- Problem -
Drop the pictures and repeat the remaining data exactly.

- Data provided -
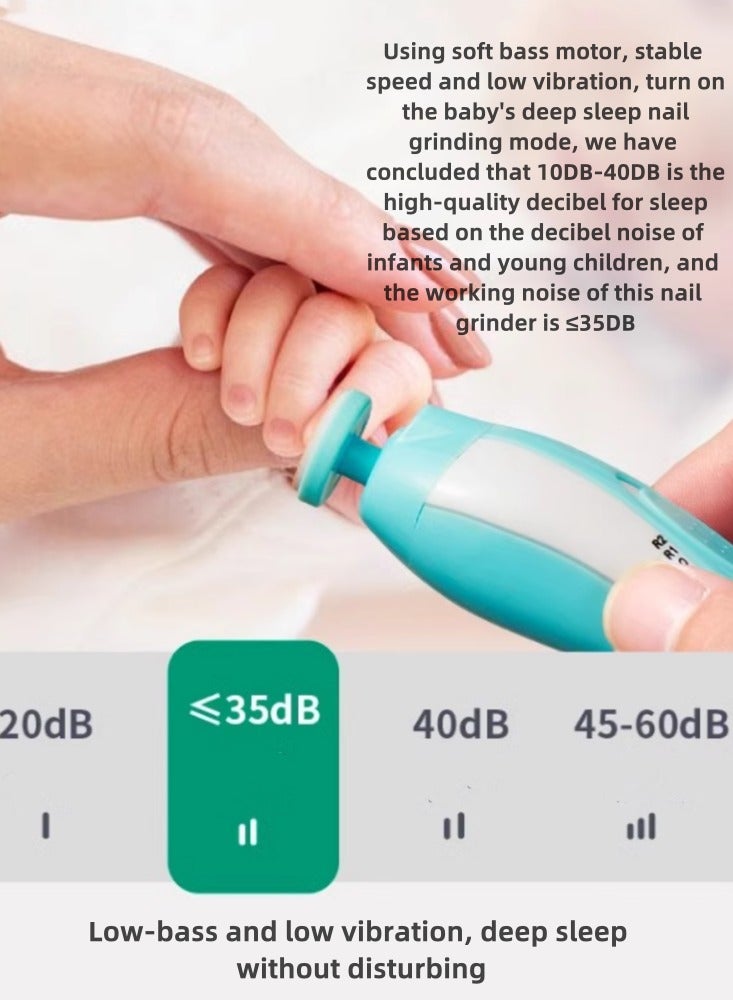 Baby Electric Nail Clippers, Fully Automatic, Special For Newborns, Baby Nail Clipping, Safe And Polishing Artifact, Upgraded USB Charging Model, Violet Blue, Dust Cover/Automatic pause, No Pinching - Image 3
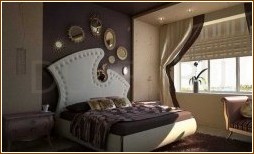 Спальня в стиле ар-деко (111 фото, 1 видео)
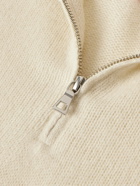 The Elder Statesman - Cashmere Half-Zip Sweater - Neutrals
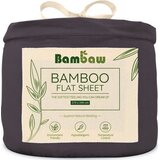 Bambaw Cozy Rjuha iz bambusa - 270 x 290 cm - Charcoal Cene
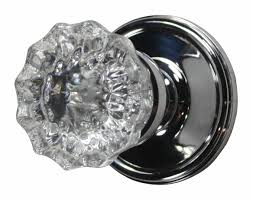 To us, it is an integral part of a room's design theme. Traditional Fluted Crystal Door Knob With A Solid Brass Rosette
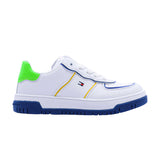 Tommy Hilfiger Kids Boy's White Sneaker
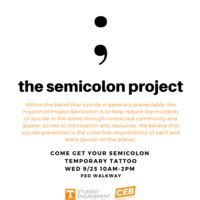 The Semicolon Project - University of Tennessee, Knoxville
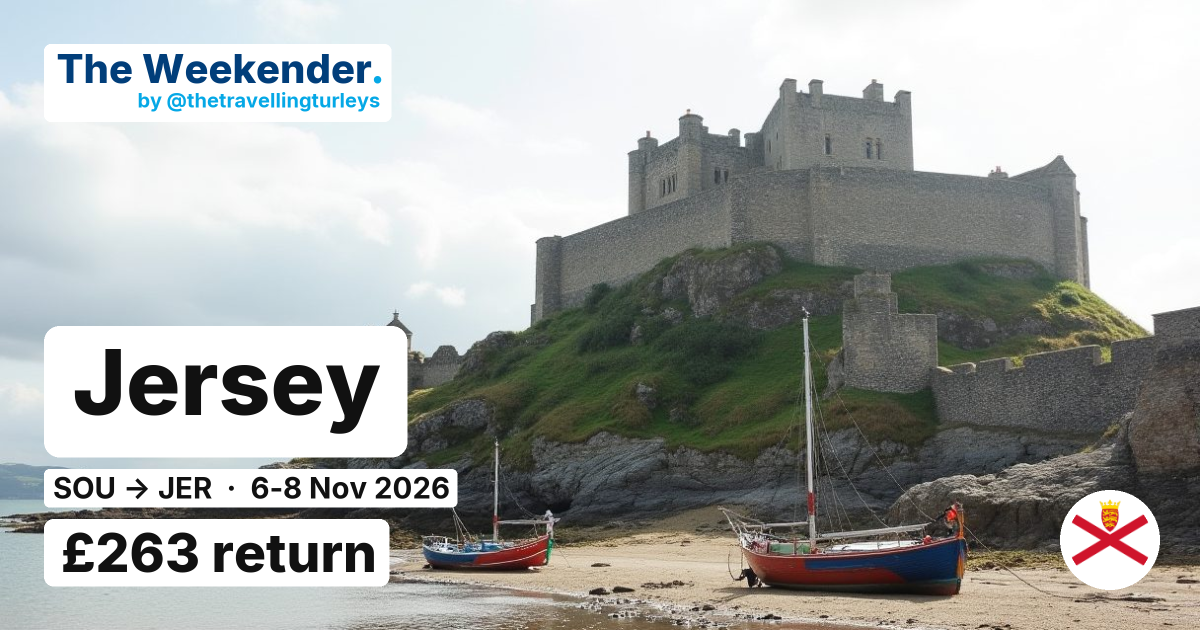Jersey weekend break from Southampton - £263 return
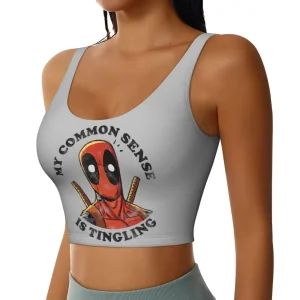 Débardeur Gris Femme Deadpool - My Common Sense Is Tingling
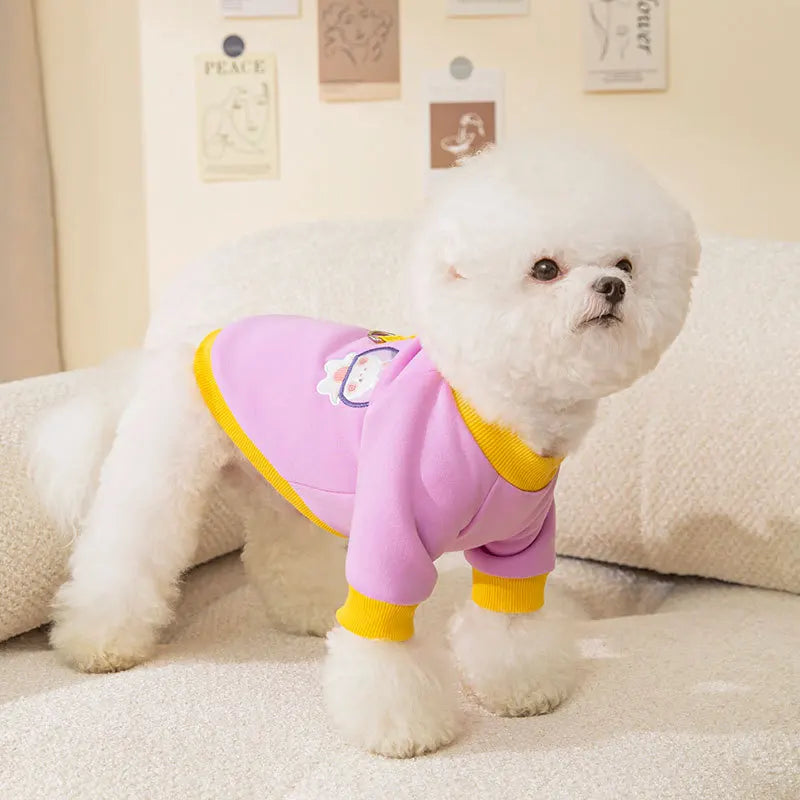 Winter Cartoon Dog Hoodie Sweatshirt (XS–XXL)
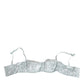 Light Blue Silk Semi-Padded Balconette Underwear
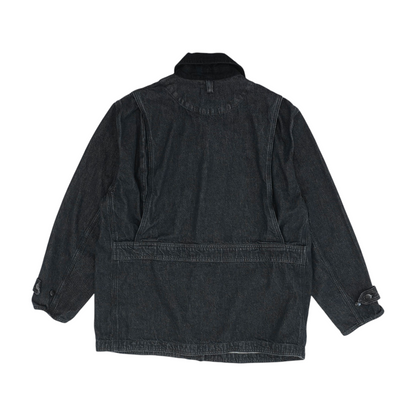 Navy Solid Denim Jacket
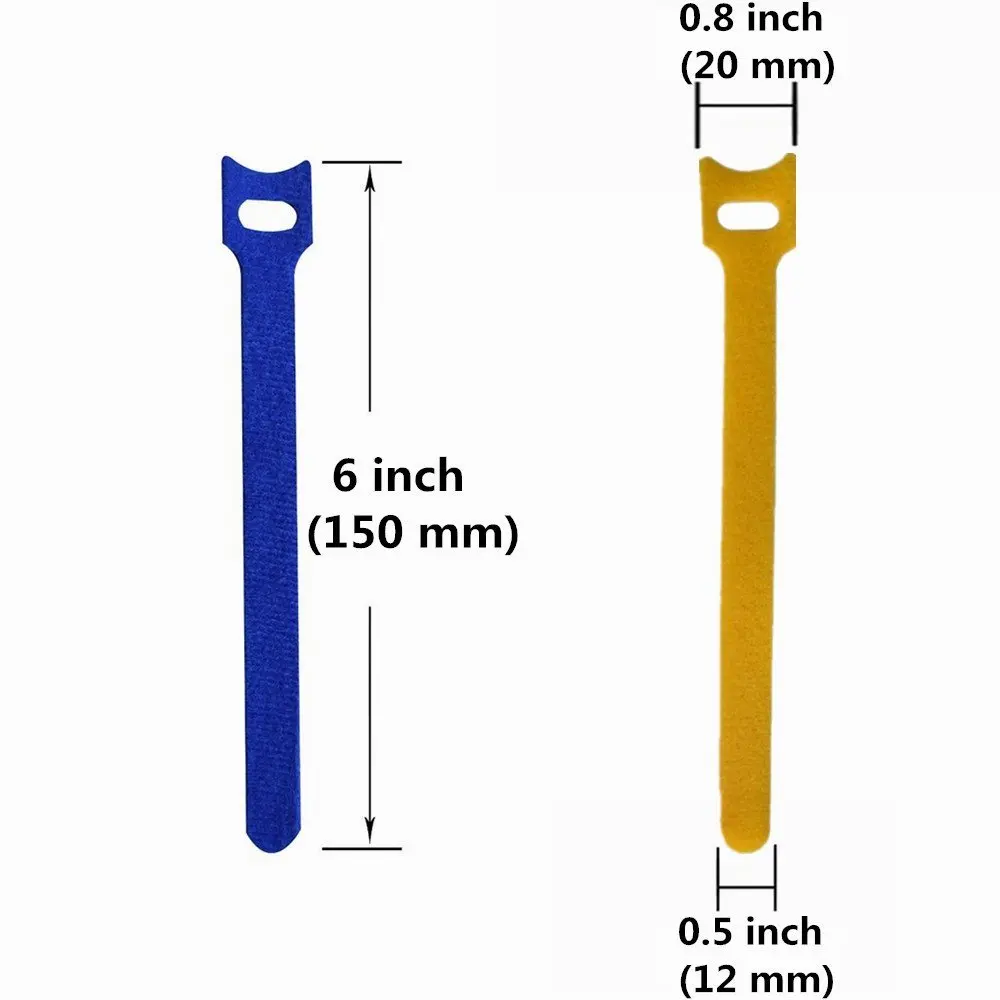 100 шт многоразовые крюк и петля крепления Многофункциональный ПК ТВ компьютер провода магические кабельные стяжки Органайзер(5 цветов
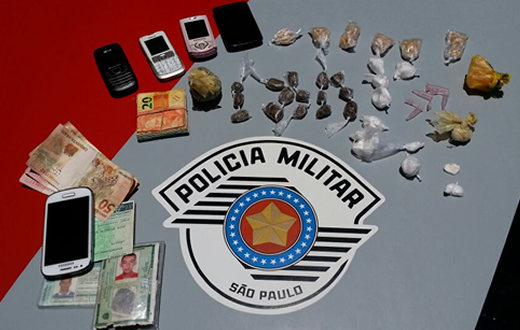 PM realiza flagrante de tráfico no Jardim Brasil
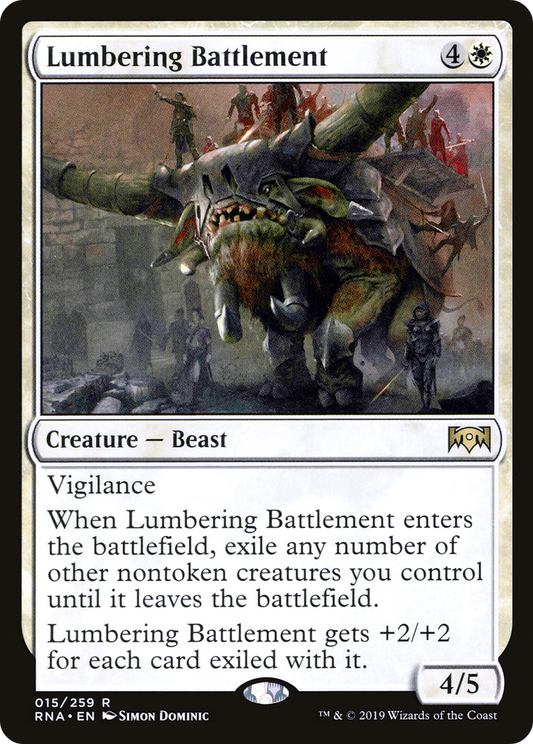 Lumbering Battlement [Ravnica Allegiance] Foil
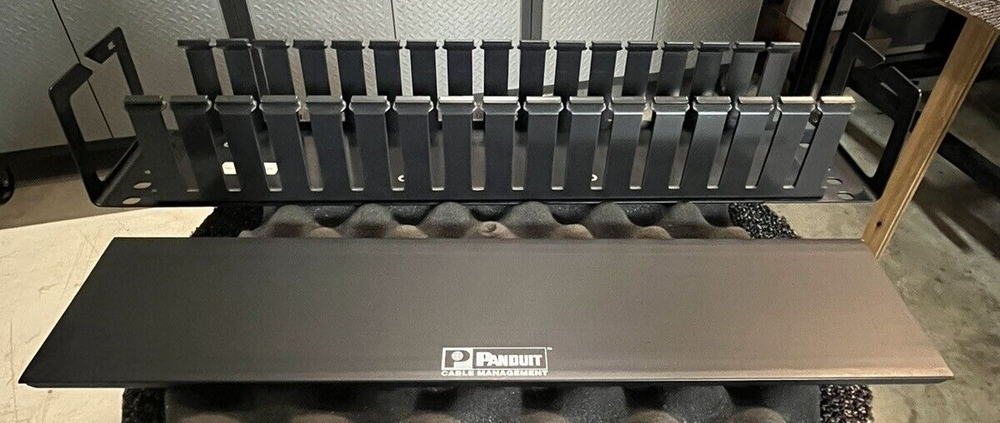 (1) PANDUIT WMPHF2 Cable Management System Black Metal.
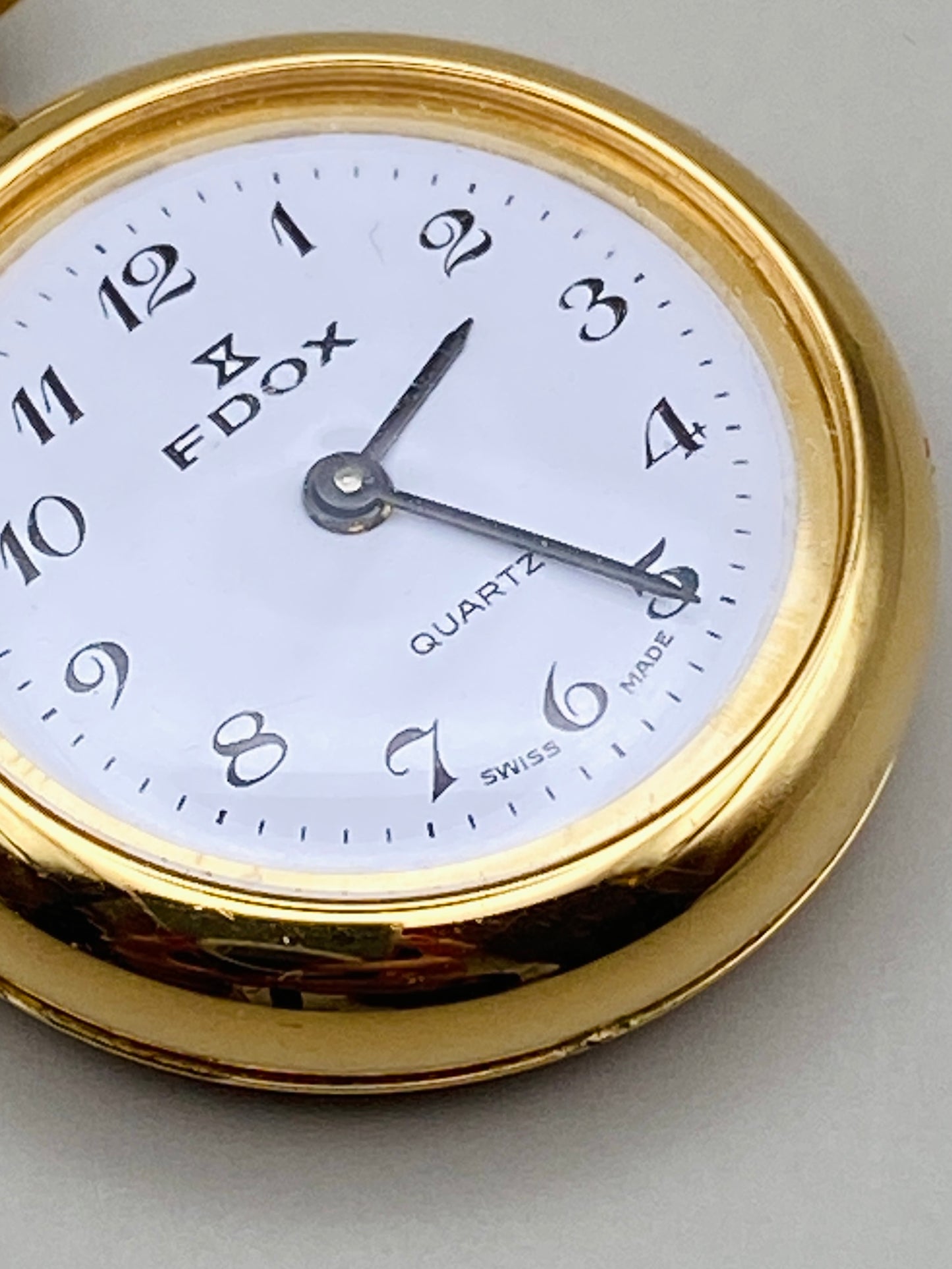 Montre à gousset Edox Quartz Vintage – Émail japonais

- Answer box -
 Baby Electric Nail Clippers, Fully Automatic, Special For Newborns, Baby Nail Clipping, Safe And Polishing Artifact, Upgraded USB Charging Model, Violet Blue, Dust Cover/Automatic pause, No Pinching - Image 3
 Спальня в стиле ар-деко (111 фото, 1 видео)
 The Elder Statesman - Cashmere Half-Zip Sweater - Neutrals
 Bambaw Cozy Rjuha iz bambusa - 270 x 290 cm - Charcoal Cene
 To us, it is an integral part of a room's design theme. Traditional Fluted Crystal Door Knob With A Solid Brass Rosette
 Tommy Hilfiger Kids Boy's White Sneaker
 The Semicolon Project - University of Tennessee, Knoxville
Jersey weekend break from Southampton - £263 return
 Débardeur Gris Femme Deadpool - My Common Sense Is Tingling
 Winter Cartoon Dog Hoodie Sweatshirt (XS–XXL)
 Light Blue Silk Semi-Padded Balconette Underwear
 Navy Solid Denim Jacket
 100 шт многоразовые крюк и петля крепления Многофункциональный ПК ТВ компьютер провода магические кабельные стяжки Органайзер(5 цветов
 PM realiza flagrante de tráfico no Jardim Brasil
 Lumbering Battlement [Ravnica Allegiance] Foil
 (1) PANDUIT WMPHF2 Cable Management System Black Metal.
 Montre à gousset Edox Quartz Vintage – Émail japonais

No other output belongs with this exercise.